Write out all the records exactly, and keep any images out.

-- Given information follows --

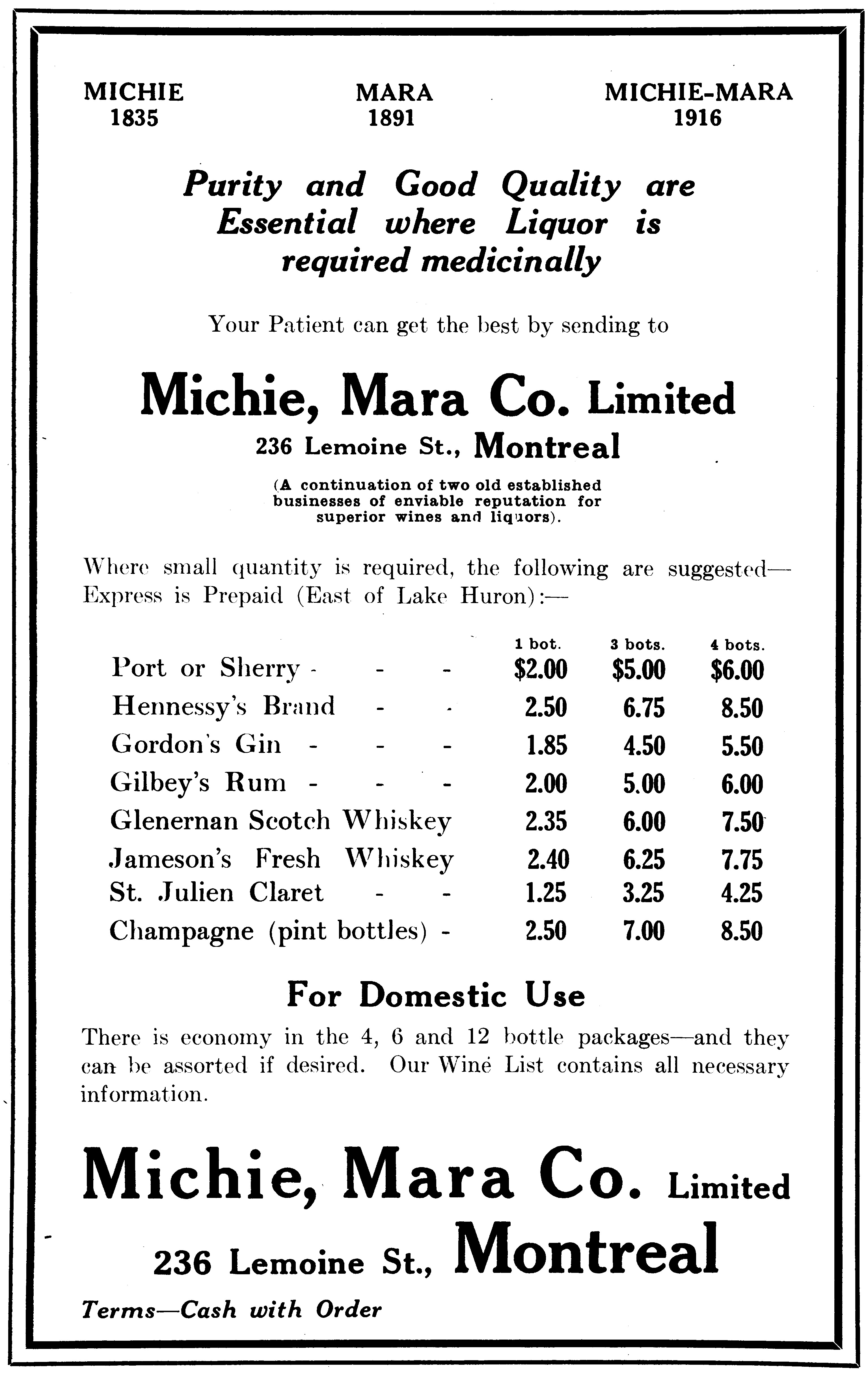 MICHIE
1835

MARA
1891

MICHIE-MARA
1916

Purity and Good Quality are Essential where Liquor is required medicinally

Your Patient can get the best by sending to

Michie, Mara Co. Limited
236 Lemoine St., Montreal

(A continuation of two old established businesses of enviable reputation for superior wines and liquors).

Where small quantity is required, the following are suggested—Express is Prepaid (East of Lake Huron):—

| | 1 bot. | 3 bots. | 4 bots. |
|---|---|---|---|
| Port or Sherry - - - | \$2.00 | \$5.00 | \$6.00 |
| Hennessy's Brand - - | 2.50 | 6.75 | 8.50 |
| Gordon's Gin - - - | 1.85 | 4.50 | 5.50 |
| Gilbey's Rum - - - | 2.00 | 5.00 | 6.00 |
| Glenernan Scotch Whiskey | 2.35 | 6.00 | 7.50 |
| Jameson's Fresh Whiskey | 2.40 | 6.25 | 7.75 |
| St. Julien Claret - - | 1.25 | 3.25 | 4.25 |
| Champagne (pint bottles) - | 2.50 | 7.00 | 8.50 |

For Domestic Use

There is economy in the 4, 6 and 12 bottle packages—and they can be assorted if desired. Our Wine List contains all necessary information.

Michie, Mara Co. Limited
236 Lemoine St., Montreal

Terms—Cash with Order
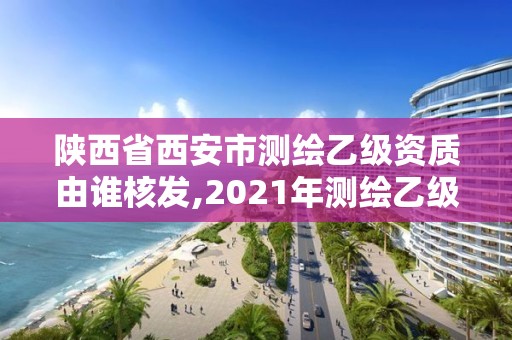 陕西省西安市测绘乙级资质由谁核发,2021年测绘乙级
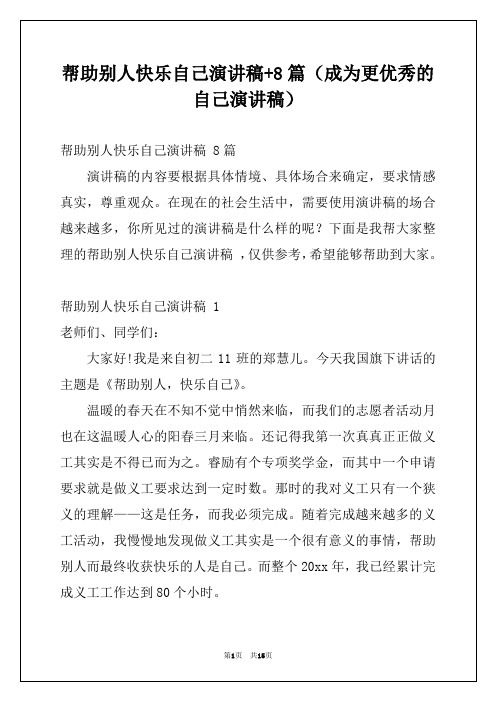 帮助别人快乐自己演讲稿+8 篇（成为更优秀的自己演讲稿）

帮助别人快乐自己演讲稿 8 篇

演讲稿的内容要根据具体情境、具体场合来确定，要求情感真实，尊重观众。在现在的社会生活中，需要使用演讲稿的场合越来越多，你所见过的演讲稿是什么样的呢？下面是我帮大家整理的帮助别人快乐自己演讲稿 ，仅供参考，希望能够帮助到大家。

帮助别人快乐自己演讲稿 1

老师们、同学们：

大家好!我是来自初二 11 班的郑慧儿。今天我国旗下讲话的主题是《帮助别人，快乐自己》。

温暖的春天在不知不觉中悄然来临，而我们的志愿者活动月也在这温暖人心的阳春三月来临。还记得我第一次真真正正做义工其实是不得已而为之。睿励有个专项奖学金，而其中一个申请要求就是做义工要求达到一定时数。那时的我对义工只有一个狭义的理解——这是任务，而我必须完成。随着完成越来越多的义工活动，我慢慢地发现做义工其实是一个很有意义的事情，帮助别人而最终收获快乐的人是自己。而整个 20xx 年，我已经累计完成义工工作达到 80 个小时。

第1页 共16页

-- Given information concluded --

Answer box:
 MICHIE
1835

MARA
1891

MICHIE-MARA
1916

Purity and Good Quality are Essential where Liquor is required medicinally

Your Patient can get the best by sending to

Michie, Mara Co. Limited
236 Lemoine St., Montreal

(A continuation of two old established businesses of enviable reputation for superior wines and liquors).

Where small quantity is required, the following are suggested—Express is Prepaid (East of Lake Huron):—

| | 1 bot. | 3 bots. | 4 bots. |
|---|---|---|---|
| Port or Sherry - - - | \$2.00 | \$5.00 | \$6.00 |
| Hennessy's Brand - - | 2.50 | 6.75 | 8.50 |
| Gordon's Gin - - - | 1.85 | 4.50 | 5.50 |
| Gilbey's Rum - - - | 2.00 | 5.00 | 6.00 |
| Glenernan Scotch Whiskey | 2.35 | 6.00 | 7.50 |
| Jameson's Fresh Whiskey | 2.40 | 6.25 | 7.75 |
| St. Julien Claret - - | 1.25 | 3.25 | 4.25 |
| Champagne (pint bottles) - | 2.50 | 7.00 | 8.50 |

For Domestic Use

There is economy in the 4, 6 and 12 bottle packages—and they can be assorted if desired. Our Wine List contains all necessary information.

Michie, Mara Co. Limited
236 Lemoine St., Montreal

Terms—Cash with Order
 陕西省西安市测绘乙级资质由谁核发,2021年测绘乙级
 帮助别人快乐自己演讲稿+8 篇（成为更优秀的自己演讲稿）

帮助别人快乐自己演讲稿 8 篇

演讲稿的内容要根据具体情境、具体场合来确定，要求情感真实，尊重观众。在现在的社会生活中，需要使用演讲稿的场合越来越多，你所见过的演讲稿是什么样的呢？下面是我帮大家整理的帮助别人快乐自己演讲稿 ，仅供参考，希望能够帮助到大家。

帮助别人快乐自己演讲稿 1

老师们、同学们：

大家好!我是来自初二 11 班的郑慧儿。今天我国旗下讲话的主题是《帮助别人，快乐自己》。

温暖的春天在不知不觉中悄然来临，而我们的志愿者活动月也在这温暖人心的阳春三月来临。还记得我第一次真真正正做义工其实是不得已而为之。睿励有个专项奖学金，而其中一个申请要求就是做义工要求达到一定时数。那时的我对义工只有一个狭义的理解——这是任务，而我必须完成。随着完成越来越多的义工活动，我慢慢地发现做义工其实是一个很有意义的事情，帮助别人而最终收获快乐的人是自己。而整个 20xx 年，我已经累计完成义工工作达到 80 个小时。

第1页 共16页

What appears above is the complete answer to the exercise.